Lo squalo è morto.
Quanto danno può compiere in una vita un parassita predatore.
Lui si aggira per l’oceano mondo, silenzioso e in apparenza innocuo, ma è sempre pronto a vincere la propria naturale pigrizia per amputare altrui ogni qualvolta ve ne sia un tornaconto primario o secondario.
Il suo aspetto con i propri parenti e amici è gentile, rimane tale fino allo svelamento, che per alcuni non avviene mai.

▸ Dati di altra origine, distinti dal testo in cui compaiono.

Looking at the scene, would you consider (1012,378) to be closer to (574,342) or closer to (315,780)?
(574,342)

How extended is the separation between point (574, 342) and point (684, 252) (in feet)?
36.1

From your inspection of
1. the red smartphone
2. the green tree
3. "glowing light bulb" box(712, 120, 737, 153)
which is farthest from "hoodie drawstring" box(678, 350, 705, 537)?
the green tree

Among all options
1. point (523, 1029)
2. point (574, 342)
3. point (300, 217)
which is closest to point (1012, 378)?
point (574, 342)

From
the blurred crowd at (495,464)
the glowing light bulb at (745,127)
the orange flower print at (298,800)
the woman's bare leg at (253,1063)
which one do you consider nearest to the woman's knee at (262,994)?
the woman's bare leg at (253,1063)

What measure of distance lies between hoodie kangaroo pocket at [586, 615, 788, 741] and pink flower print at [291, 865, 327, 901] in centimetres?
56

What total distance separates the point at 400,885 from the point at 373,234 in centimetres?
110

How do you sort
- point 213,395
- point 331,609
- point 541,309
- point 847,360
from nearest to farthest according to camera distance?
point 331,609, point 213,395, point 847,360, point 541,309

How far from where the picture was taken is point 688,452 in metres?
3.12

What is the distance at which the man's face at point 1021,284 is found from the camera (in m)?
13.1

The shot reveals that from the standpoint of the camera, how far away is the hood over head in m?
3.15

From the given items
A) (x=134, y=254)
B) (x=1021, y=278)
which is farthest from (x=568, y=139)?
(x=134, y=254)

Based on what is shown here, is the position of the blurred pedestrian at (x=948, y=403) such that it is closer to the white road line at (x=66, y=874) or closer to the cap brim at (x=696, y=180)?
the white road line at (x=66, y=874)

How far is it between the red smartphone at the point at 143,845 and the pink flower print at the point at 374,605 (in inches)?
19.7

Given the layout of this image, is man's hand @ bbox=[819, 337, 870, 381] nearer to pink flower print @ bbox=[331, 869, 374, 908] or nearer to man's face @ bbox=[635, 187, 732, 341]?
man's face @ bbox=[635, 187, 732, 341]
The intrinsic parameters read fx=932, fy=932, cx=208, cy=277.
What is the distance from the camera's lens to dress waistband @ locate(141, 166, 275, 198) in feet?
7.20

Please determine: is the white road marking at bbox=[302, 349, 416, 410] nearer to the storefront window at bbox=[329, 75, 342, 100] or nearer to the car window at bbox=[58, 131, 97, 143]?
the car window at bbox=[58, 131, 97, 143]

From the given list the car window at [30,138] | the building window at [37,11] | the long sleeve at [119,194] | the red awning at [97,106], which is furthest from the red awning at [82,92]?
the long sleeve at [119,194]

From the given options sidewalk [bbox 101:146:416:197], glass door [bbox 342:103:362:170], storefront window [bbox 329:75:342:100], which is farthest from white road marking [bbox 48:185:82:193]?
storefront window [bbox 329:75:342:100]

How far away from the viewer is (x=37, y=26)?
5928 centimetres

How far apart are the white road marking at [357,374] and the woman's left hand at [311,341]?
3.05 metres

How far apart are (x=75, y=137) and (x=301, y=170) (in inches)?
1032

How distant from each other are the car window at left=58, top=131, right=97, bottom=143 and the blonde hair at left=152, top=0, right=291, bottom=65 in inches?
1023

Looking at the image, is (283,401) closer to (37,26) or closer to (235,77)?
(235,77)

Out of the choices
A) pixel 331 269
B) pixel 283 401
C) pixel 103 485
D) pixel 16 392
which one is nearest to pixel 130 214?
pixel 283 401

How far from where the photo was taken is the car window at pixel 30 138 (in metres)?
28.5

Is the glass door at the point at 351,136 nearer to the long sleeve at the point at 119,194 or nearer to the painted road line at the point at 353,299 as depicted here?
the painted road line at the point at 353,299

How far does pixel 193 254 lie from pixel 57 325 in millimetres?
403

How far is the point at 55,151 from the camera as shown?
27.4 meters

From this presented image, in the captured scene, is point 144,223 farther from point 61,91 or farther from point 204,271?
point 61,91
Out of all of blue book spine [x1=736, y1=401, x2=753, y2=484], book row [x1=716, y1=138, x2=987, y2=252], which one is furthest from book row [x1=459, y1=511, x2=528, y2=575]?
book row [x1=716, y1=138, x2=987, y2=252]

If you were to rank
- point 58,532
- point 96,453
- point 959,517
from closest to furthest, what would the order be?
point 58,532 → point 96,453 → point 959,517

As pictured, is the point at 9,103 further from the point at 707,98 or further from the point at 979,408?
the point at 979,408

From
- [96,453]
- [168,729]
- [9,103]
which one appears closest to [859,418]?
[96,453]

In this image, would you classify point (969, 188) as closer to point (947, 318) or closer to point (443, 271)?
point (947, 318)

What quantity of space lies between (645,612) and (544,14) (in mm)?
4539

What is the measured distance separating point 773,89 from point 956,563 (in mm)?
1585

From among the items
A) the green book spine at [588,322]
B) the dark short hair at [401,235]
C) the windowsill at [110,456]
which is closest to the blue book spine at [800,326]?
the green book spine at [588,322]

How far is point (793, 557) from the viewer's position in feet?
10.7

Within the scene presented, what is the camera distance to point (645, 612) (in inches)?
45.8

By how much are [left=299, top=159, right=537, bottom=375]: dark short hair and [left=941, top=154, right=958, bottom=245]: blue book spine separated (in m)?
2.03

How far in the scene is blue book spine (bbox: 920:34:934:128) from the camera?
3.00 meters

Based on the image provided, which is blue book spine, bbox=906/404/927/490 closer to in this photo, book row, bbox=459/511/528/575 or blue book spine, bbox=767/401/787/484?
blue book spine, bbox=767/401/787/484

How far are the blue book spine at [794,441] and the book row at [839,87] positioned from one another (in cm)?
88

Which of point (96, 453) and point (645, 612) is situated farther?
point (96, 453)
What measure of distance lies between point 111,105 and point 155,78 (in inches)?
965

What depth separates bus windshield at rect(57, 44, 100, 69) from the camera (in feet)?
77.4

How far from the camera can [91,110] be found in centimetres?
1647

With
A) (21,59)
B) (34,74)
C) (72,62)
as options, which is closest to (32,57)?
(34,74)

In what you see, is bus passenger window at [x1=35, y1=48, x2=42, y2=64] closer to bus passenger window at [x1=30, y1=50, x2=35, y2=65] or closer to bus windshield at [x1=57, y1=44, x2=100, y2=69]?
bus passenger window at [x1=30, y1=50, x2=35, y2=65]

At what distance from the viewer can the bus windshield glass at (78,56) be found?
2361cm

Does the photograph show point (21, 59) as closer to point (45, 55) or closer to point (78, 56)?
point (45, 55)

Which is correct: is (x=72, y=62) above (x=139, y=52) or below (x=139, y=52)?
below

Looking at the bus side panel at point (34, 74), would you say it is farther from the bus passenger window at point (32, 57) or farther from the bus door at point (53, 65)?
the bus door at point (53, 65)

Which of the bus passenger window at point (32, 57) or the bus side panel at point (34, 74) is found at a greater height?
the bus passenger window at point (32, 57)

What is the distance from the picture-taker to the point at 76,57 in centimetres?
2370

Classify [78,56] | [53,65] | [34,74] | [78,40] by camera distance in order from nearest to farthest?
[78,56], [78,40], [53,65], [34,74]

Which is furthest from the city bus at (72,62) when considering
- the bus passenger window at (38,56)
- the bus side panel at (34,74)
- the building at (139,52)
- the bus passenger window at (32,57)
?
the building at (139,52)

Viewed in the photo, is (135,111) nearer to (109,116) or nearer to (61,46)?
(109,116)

Sono gli amici quelli che hanno un ciclo infatuazione-svelamento più breve – il che non deve far pensare a pochi istanti: mediamente occorrono anni, di solito dai cinque ai dieci.
Dopo lo svelamento lo detestano, ma ormai è troppo tardi, anche per detestarlo, e per un meccanismo di difesa conviene dimenticarlo, perché altrimenti bisognerebbe ammettere di esserne stati infatuati – il che è vergognoso.
La mia missione è sopravvivergli e proteggere le sue principali vittime. Finora ci sono riuscito. Sono riuscito a vederlo morire e a guardare verso l’orizzonte con serenità.
E se lo squalo non fosse morto? E se invece soccombessi io prima di lui, lasciando le sue vittime prive di qualsiasi scudo?